> **Problem**
Write out, word for word, only the data from its first line to the line containing "Consider this experimental".

> **Records to process**
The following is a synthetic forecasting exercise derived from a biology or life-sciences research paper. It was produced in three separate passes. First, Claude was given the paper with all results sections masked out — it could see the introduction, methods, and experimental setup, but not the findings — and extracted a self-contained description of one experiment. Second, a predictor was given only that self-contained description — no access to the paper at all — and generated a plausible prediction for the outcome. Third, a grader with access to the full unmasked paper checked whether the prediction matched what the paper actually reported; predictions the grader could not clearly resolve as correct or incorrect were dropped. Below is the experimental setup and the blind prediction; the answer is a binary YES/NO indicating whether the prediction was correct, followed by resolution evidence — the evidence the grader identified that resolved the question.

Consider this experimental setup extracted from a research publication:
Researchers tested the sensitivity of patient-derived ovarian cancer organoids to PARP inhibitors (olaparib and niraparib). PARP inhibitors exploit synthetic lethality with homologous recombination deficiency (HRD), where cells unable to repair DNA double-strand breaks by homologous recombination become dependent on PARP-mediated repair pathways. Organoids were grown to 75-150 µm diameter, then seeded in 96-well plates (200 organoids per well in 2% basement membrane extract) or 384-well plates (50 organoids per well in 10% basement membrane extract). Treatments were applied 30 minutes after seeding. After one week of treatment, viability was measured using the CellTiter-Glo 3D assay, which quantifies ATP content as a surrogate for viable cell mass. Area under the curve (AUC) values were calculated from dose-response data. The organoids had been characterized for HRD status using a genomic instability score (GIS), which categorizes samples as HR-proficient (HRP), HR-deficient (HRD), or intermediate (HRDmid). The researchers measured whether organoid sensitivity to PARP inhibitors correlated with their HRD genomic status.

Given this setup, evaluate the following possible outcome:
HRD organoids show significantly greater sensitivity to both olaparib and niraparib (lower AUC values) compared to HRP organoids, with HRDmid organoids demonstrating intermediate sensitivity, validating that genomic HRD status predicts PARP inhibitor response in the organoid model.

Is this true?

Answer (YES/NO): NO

> **Solution for this problem**
The following is a synthetic forecasting exercise derived from a biology or life-sciences research paper. It was produced in three separate passes. First, Claude was given the paper with all results sections masked out — it could see the introduction, methods, and experimental setup, but not the findings — and extracted a self-contained description of one experiment. Second, a predictor was given only that self-contained description — no access to the paper at all — and generated a plausible prediction for the outcome. Third, a grader with access to the full unmasked paper checked whether the prediction matched what the paper actually reported; predictions the grader could not clearly resolve as correct or incorrect were dropped. Below is the experimental setup and the blind prediction; the answer is a binary YES/NO indicating whether the prediction was correct, followed by resolution evidence — the evidence the grader identified that resolved the question.

Consider this experimental setup extracted from a research publication:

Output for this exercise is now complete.